(Scene question records)
....
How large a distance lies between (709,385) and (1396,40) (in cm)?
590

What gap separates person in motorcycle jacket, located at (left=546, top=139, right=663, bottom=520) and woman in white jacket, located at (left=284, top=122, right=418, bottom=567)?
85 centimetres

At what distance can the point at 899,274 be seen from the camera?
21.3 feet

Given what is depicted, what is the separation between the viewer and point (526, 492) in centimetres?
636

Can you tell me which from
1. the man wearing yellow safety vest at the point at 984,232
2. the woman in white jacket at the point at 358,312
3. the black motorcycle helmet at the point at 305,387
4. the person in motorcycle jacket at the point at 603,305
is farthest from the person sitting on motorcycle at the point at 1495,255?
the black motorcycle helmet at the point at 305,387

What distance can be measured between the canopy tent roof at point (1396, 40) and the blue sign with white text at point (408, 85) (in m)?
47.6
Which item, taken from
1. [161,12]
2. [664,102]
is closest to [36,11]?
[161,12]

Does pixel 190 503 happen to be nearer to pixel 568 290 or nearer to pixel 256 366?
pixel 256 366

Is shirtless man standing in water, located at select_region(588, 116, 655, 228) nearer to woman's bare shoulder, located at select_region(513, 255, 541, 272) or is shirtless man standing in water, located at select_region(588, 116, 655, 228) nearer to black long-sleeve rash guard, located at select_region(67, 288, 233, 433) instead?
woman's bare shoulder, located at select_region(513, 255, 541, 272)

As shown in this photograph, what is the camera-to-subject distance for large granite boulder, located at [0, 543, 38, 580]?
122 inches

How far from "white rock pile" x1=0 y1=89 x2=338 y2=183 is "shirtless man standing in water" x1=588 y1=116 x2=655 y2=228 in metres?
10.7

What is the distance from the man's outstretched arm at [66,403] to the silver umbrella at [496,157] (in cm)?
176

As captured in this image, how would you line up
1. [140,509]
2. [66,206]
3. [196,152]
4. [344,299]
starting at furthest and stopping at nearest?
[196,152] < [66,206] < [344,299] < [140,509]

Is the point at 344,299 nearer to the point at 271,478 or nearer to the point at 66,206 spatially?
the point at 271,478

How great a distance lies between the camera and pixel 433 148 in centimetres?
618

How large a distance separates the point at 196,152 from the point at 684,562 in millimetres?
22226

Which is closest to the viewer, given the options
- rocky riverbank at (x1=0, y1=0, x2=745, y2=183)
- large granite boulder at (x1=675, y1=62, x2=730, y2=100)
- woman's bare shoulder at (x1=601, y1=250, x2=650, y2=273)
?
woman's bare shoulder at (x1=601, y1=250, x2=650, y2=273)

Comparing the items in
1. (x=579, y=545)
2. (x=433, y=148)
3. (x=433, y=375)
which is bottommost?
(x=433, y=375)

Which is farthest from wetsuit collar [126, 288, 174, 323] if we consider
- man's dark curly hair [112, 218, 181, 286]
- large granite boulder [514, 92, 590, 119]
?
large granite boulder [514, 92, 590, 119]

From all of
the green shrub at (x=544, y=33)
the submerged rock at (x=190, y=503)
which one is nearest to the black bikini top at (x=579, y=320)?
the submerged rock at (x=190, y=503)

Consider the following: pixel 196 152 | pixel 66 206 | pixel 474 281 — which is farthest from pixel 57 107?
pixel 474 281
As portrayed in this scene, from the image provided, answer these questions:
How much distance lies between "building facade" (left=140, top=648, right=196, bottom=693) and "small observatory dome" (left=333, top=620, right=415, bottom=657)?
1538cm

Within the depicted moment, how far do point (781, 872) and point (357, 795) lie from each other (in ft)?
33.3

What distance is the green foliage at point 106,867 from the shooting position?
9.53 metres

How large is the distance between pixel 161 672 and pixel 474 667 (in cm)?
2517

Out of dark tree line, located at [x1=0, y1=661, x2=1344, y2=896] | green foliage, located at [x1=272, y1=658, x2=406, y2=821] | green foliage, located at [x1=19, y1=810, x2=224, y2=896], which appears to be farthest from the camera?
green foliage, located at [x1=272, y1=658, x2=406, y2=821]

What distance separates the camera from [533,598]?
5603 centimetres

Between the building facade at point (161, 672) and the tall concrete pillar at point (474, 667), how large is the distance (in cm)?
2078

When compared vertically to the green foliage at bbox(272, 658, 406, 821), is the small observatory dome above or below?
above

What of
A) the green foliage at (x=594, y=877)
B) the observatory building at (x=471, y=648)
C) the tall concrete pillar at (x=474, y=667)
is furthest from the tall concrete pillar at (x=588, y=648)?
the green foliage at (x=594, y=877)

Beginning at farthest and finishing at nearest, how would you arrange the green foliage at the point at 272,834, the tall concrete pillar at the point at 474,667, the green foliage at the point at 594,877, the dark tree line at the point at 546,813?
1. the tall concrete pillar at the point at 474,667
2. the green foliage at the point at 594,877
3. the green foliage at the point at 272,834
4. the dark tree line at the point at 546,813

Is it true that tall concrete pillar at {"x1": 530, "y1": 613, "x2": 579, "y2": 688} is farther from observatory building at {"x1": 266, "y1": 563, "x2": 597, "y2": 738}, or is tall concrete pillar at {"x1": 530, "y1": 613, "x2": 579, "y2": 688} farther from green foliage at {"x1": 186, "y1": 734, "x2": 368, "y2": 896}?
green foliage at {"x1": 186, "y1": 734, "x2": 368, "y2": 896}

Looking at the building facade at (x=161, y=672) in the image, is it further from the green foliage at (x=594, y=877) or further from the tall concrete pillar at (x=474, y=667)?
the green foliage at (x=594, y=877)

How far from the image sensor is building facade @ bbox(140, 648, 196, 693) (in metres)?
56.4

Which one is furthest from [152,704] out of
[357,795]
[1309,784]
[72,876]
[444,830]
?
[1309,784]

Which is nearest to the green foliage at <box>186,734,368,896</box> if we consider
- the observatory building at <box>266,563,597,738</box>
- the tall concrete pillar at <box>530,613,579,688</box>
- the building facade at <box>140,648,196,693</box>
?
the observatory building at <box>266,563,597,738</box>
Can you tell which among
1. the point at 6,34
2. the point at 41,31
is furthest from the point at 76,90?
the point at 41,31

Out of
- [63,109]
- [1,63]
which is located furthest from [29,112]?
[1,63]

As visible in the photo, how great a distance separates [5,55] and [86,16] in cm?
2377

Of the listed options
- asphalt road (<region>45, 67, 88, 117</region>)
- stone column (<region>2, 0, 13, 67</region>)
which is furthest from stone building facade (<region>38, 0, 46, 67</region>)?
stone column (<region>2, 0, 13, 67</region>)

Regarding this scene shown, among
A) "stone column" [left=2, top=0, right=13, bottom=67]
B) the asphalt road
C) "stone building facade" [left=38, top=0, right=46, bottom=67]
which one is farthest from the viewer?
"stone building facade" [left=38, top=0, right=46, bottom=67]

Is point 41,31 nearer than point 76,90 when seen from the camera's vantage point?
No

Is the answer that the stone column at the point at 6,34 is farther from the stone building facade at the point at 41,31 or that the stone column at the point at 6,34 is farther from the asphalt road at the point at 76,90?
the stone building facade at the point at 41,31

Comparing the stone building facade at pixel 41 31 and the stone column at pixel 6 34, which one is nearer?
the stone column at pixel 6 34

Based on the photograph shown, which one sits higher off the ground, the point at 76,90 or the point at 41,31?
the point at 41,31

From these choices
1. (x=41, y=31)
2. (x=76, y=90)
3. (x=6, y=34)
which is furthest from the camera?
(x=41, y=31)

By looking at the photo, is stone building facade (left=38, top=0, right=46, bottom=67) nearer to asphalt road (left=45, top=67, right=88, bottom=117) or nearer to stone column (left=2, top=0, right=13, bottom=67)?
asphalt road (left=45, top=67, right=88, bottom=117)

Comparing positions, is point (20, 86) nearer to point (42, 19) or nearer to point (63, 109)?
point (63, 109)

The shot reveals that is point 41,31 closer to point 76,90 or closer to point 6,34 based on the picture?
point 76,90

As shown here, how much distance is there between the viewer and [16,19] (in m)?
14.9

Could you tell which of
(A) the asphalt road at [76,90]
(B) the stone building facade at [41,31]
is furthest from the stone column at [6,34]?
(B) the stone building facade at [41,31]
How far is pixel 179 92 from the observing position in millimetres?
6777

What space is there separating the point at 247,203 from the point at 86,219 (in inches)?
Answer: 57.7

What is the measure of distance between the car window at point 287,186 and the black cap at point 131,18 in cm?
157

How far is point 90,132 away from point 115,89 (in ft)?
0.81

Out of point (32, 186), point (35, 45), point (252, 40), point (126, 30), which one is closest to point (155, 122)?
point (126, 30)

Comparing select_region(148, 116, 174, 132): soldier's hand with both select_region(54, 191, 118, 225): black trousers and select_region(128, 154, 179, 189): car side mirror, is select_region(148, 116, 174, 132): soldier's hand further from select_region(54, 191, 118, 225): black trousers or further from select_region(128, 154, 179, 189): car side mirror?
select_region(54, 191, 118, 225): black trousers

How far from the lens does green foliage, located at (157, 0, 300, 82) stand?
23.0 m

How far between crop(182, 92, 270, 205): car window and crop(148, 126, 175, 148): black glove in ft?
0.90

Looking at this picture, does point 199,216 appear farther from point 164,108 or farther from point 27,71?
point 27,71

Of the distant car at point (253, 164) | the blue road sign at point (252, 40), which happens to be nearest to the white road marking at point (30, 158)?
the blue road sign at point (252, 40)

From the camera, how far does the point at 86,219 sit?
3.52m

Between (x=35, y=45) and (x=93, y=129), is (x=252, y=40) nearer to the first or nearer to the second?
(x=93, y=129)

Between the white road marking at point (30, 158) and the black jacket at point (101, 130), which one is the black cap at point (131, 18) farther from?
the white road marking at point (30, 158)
....
Rewrite in full every line of the data from the one containing "Within the depicted" through the one containing "9.53 metres", both included, and add -25 to each distance value in the answers.

# RESPONSE TO THIS TASK:
Within the depicted moment, how far do point (781, 872) and point (357, 795) lie from each other (in ft)?
8.3

What distance is the green foliage at point 106,867 from the shooting position?
-15.47 metres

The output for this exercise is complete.